Supplied records Start Marker
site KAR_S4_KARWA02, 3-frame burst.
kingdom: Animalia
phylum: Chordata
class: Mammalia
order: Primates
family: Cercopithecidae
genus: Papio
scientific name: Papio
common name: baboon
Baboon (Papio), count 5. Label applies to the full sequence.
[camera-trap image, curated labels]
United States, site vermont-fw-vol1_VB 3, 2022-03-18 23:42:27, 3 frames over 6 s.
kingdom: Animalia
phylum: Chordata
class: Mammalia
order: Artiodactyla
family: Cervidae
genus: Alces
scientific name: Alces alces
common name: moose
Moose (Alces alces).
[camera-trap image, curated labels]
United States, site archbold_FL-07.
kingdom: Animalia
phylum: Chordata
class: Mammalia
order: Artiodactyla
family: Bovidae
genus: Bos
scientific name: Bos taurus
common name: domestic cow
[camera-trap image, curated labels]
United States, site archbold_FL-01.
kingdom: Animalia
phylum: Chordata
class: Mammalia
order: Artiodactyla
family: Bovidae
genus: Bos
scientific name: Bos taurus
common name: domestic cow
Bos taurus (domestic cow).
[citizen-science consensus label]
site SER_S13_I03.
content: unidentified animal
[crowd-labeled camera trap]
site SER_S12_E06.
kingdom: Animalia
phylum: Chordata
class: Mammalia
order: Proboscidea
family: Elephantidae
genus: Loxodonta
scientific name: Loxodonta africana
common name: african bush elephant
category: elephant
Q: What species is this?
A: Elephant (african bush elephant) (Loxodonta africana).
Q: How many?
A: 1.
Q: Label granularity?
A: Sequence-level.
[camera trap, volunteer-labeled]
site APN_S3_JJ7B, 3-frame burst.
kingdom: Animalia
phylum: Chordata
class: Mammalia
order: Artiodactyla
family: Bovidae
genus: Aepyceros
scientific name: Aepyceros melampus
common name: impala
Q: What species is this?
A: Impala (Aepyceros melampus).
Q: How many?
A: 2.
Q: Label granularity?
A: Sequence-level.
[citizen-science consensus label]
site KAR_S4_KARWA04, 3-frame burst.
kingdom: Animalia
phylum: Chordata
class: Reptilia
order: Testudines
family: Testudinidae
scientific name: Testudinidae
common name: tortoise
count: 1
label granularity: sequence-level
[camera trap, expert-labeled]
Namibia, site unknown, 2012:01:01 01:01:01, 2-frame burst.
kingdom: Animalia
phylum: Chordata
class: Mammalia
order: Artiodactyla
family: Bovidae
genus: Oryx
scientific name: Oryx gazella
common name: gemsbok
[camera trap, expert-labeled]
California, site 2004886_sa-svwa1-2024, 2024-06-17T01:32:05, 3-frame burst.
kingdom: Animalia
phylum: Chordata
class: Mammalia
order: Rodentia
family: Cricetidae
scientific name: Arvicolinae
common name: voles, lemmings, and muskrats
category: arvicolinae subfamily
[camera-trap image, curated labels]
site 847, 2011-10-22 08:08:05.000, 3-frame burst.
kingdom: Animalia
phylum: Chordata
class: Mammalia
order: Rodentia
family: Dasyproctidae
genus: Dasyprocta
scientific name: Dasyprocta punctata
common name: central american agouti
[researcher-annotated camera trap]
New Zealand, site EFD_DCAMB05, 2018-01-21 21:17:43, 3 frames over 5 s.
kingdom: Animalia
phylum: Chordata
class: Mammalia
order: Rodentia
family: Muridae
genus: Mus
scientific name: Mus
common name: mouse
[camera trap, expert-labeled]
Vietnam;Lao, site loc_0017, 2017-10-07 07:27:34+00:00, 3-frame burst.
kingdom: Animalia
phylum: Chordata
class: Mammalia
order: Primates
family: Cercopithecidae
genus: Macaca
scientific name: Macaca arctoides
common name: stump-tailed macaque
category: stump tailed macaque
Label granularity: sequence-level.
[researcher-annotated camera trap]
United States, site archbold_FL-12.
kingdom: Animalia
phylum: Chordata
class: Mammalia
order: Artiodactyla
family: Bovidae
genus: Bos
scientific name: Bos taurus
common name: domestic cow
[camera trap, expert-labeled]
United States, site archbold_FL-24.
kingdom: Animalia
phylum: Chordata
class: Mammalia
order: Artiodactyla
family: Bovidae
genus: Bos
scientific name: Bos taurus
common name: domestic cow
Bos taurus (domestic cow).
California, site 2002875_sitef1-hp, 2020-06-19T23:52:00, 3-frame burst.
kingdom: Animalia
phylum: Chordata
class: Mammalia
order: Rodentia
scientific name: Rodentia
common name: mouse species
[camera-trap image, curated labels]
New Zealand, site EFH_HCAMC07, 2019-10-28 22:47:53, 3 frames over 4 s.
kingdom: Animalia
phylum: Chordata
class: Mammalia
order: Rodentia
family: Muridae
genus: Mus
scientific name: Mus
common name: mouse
Supplied records End Marker
» What is required: Print the lines above from the one with "site 847, 2011-10-22" through the one with "common name: mouse species", both included, exactly as written and nothing more.

» Result of this task:
site 847, 2011-10-22 08:08:05.000, 3-frame burst.
kingdom: Animalia
phylum: Chordata
class: Mammalia
order: Rodentia
family: Dasyproctidae
genus: Dasyprocta
scientific name: Dasyprocta punctata
common name: central american agouti
[researcher-annotated camera trap]
New Zealand, site EFD_DCAMB05, 2018-01-21 21:17:43, 3 frames over 5 s.
kingdom: Animalia
phylum: Chordata
class: Mammalia
order: Rodentia
family: Muridae
genus: Mus
scientific name: Mus
common name: mouse
[camera trap, expert-labeled]
Vietnam;Lao, site loc_0017, 2017-10-07 07:27:34+00:00, 3-frame burst.
kingdom: Animalia
phylum: Chordata
class: Mammalia
order: Primates
family: Cercopithecidae
genus: Macaca
scientific name: Macaca arctoides
common name: stump-tailed macaque
category: stump tailed macaque
Label granularity: sequence-level.
[researcher-annotated camera trap]
United States, site archbold_FL-12.
kingdom: Animalia
phylum: Chordata
class: Mammalia
order: Artiodactyla
family: Bovidae
genus: Bos
scientific name: Bos taurus
common name: domestic cow
[camera trap, expert-labeled]
United States, site archbold_FL-24.
kingdom: Animalia
phylum: Chordata
class: Mammalia
order: Artiodactyla
family: Bovidae
genus: Bos
scientific name: Bos taurus
common name: domestic cow
Bos taurus (domestic cow).
California, site 2002875_sitef1-hp, 2020-06-19T23:52:00, 3-frame burst.
kingdom: Animalia
phylum: Chordata
class: Mammalia
order: Rodentia
scientific name: Rodentia
common name: mouse species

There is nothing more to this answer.